When at the zero bound for interest rates, the central bank can lower the real interest rate by raising the inflation target. Some have argued that this is politically unacceptable, and hence central banks may get stuck in what Paul Krugman called an “expectations trap”, an inability to convince markets that it intended to be “irresponsible”, i.e. unwilling to allow higher inflation.

Some advocates of this view advocate fiscal stimulus as an alternative method of boosting aggregate demand. But why would a central bank that is unwilling to raise its inflation target allow fiscal stimulus to boost the inflation rate? One answer is that perhaps they are willing to tolerate higher inflation, but not willing to announce a policy of higher inflation. In that case, fiscal stimulus might be a way of boosting aggregate demand.

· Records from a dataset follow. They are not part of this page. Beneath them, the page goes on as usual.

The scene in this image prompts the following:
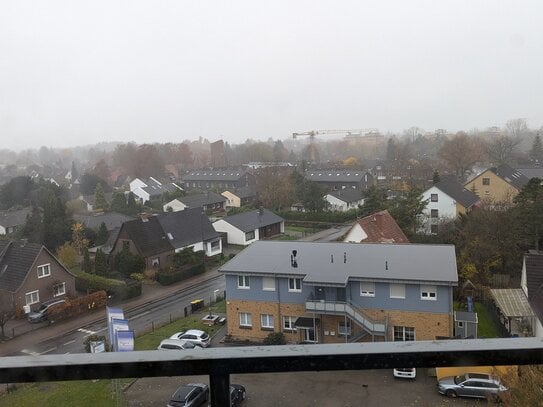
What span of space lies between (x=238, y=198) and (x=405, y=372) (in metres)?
21.6

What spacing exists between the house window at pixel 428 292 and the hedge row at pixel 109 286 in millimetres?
5799

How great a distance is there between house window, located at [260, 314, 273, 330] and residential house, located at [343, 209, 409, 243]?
387cm

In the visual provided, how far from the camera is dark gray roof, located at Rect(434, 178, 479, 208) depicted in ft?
47.9

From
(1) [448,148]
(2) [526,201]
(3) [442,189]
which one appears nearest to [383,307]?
(2) [526,201]

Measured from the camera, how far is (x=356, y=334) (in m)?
6.99

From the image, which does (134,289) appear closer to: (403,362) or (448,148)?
(403,362)

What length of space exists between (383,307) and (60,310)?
17.8 feet

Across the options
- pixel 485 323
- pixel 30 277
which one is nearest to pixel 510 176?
pixel 485 323

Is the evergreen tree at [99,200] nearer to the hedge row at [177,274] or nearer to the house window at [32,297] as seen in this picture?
the hedge row at [177,274]

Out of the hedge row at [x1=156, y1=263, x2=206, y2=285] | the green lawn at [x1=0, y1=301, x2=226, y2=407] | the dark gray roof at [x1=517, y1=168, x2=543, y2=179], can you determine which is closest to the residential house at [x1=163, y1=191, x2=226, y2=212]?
the hedge row at [x1=156, y1=263, x2=206, y2=285]

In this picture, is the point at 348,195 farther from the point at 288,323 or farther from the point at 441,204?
the point at 288,323

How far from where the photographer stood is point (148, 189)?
80.3 feet

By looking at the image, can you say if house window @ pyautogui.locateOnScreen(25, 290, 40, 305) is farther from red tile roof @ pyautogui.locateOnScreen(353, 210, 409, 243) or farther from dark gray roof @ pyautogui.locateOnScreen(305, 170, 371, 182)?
dark gray roof @ pyautogui.locateOnScreen(305, 170, 371, 182)

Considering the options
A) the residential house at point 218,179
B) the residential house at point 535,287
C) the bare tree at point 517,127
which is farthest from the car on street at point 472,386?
the bare tree at point 517,127
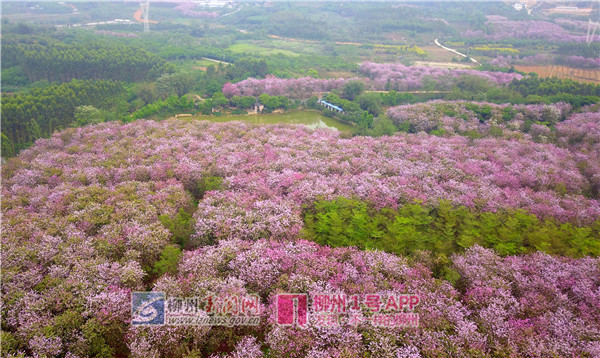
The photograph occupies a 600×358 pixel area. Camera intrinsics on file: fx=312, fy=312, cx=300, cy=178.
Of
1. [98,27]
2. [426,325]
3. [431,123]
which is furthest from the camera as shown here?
[98,27]

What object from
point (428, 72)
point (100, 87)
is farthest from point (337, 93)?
point (100, 87)

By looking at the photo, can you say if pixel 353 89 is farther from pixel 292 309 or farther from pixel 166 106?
pixel 292 309

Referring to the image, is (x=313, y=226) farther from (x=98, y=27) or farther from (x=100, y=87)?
(x=98, y=27)

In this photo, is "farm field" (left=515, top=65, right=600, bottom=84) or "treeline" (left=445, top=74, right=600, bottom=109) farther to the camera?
"farm field" (left=515, top=65, right=600, bottom=84)

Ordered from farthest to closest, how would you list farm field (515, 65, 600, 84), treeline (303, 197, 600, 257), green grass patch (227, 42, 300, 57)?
green grass patch (227, 42, 300, 57)
farm field (515, 65, 600, 84)
treeline (303, 197, 600, 257)

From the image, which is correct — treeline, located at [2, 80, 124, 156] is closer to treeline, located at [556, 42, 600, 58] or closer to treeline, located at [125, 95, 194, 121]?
treeline, located at [125, 95, 194, 121]

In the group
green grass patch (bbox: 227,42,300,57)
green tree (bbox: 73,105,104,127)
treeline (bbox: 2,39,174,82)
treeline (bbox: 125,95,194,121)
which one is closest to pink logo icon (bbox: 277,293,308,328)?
green tree (bbox: 73,105,104,127)

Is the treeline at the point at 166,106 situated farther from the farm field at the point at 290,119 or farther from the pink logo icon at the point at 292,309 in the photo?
the pink logo icon at the point at 292,309
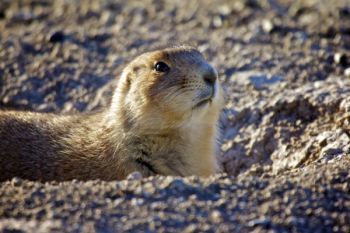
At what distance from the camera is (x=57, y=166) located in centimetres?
672

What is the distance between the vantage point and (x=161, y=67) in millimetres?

But fiscal stimulus is not the only way of raising inflation, even at the zero bound. To see why, let’s go back to 2009, when inflation was roughly zero, i.e. about 2% below the Fed’s implicit target. Also assume that in order for the economy to recover quickly from the recession it was necessary to make up for the 2% inflation undershoot with an equal overshoot of the inflation target, perhaps spread over 5 years. (In fact, inflation continued to mostly undershoot 2% throughout the 2010s.)

How can the Fed achieve an overshoot if it’s politically infeasible to raise the inflation target from 2%? The answer is simple, stop targeting inflation and switch to a price level target. Promise that the average inflation rate during 2008-13 or 2008-18 will be 2%. Because inflation was zero in 2009, that means above 2% inflation in the post-2009 years. That policy would also lead to substantially lower real interest rates, compared to the policy the Fed actually implemented. There is no zero lower bound for real interest rates.

One argument against my proposal is that implementing the expansionary policy would require tools that are politically controversial.  Hence the Fed could not achieve its average inflation target over five or ten years, even if it wished to.  But that argument is wrong, as it confuses cause and effect. The worry about policy effectiveness is based on the mistaken assumption that the greater the QE the more expansionary the monetary policy.  Thus the worry that an effective QE policy might be too large, too controversial.  But this view is wrong for reasons analogous to assuming that low interest rates are easy money.  It’s reasoning from a quantity change.

In fact, QE programs are mostly endogenous.  The amount of QE done by central banks around the world is negatively correlated with inflation.  Apart from cases of hyperinflation, the biggest QE programs typically occur in countries with the lowest inflation rates, such as Japan and Switzerland.  Thus central banks should never refrain from a policy of boosting inflation because they fear it would lead to a larger balance sheet, which is politically controversial.  Just the opposite is true.  It is low inflation policies that lead to bigger central bank balance sheets as a share of GDP.

Although it may sound counterintuitive, a central bank that says “we will do as much QE as necessary to raise inflation to target over 5 years” will generally end up doing far less QE than a central bank that says “we will not do as much QE as necessary to raise inflation up to our target.”  Without an expansionary monetary policy, inflation and interest rates will fall to ultra-low levels, forcing central banks to do large amounts of QE.  Compare the Eurozone and the US post-2013.

If we want to achieve a robust recovery from a demand side recession, we must allow inflation to overshoot the target, in order to make up for below target inflation during the recession.  That means a successful policy requires something like average inflation targeting or level targeting.  But even those policies are not enough if the central bank is unwilling to do whatever it takes to achieve the target.

One reason I prefer price level targeting to average inflation targeting is that a price level target commitment is more precise.  Because it is more precise, there is a greater degree of central bank embarrassment when they fall short of the target.  Average inflation targeting is just vague enough to allow plausible excuses if they fall short.  In order to have an effective monetary policy, it is essential that central banks become embarrassed when they fail to hit their target.  Fear of embarrassment spurs them to do whatever it takes to hit the target.  Ironically, if markets believe the central bank is sincerely willing to do whatever it takes, then it can get by doing much less than otherwise.  Thus Australia avoided recession in 2009, despite not instituting a QE program and not cutting interest rates to zero.

Elsewhere I’ve argued that the public (and especially pundits) can help to make Fed policy more effective if they treat the Fed’s vague average inflation target as a firm commitment to push the PCE price level to 135 in January 2030.  We can all do our part to make monetary policy more effective.

Although it might seem that we are being cruel by threatening Fed officials with embarrassment if they fail to achieve a 135 price level in 2030, we are actually doing them a favor.  Pressure from society will make their promises more credible, and (counterintuitively) they can then hit those same targets with less effort, less QE.